Jamaïque/Dialogue inter-haïtien : fin des discussions, aucune proposition adoptée

Les assises qui ont réuni divers acteurs de la classe politique haïtienne ont donc pris fin dans la nuit du mardi 13 juin, à Kingston, capitale de la Jamaïque. Malgré les diverses propositions mises sur la table par les invités présents à la séance plénière, aucune d’entre elles n’a finalement été adoptée.

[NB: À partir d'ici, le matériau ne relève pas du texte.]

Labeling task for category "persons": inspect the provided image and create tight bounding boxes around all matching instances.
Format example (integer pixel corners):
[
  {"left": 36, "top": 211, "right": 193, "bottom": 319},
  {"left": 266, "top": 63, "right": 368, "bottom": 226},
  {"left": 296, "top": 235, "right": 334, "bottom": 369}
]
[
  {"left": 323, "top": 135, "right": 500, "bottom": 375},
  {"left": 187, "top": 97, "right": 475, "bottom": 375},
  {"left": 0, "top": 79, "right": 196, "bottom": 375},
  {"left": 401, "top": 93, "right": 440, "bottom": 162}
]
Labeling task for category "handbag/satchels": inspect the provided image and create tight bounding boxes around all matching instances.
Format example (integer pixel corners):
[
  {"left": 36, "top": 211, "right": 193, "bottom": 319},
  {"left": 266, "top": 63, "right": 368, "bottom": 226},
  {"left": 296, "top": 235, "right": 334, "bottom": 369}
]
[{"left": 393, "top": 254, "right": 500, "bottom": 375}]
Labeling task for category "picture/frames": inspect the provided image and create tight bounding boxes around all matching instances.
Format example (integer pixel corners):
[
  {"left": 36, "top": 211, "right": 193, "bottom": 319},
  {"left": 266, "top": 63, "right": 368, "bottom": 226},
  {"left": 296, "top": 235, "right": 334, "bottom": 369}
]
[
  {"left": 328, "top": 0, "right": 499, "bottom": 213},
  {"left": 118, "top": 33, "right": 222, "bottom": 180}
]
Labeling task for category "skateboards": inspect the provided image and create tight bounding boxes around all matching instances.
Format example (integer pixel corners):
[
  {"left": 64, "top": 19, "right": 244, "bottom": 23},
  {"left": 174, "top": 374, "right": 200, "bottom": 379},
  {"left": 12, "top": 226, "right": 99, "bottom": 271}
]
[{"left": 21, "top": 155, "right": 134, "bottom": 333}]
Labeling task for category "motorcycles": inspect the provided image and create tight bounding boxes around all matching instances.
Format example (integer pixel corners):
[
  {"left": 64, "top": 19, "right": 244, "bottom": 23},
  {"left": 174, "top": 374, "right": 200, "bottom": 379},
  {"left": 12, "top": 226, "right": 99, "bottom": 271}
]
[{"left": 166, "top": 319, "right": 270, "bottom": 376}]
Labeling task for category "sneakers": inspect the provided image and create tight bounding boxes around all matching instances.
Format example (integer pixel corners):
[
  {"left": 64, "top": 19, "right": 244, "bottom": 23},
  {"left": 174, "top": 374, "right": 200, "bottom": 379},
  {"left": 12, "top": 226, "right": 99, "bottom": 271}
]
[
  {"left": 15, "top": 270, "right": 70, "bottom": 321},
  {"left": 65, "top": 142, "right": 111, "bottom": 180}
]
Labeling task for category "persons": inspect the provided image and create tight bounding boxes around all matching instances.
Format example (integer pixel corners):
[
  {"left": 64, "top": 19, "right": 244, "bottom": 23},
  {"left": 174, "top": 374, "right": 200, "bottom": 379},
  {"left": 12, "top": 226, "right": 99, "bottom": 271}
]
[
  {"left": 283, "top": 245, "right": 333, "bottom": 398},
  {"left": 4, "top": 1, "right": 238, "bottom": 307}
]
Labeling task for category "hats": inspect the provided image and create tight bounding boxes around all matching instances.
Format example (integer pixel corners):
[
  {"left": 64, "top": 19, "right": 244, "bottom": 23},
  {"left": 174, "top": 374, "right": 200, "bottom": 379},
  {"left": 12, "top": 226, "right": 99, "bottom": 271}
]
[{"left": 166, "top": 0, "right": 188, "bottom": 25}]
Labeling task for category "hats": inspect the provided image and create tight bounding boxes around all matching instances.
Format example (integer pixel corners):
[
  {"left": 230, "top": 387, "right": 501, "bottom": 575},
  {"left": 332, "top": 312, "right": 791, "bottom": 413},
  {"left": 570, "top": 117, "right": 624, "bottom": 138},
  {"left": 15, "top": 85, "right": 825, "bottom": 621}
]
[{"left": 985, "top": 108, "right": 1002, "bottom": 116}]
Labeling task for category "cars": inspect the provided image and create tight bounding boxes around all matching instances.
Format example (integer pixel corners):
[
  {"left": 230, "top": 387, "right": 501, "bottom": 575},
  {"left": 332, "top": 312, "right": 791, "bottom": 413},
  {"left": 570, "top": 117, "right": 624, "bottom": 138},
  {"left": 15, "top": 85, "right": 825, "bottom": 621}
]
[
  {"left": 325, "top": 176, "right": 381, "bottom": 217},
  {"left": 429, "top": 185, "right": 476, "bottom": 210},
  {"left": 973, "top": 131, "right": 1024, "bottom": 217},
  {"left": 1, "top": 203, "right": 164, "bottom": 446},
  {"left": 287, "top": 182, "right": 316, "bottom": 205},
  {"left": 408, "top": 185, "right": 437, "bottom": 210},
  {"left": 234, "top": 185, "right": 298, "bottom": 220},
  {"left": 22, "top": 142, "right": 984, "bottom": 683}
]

Jamaïque/Dialogue inter-haïtien : fin des discussions, aucune proposition adoptée

Des mots, des grincements de dents, des polémiques contre un ou plusieurs adversaires politiques, les épisodes n’ont pas manqué lors du dialogue inter-Haïtien organisé par la CARICOM, en terre jamaïcaine, pour inviter les acteurs politiques haïtiens à trouver des solutions communes à la crise qui sévit en Haïti. Si des pourparlers ont eu lieu entre ces derniers durant les trois jours qui ont été fixés, aucune proposition n’a donc été adoptée.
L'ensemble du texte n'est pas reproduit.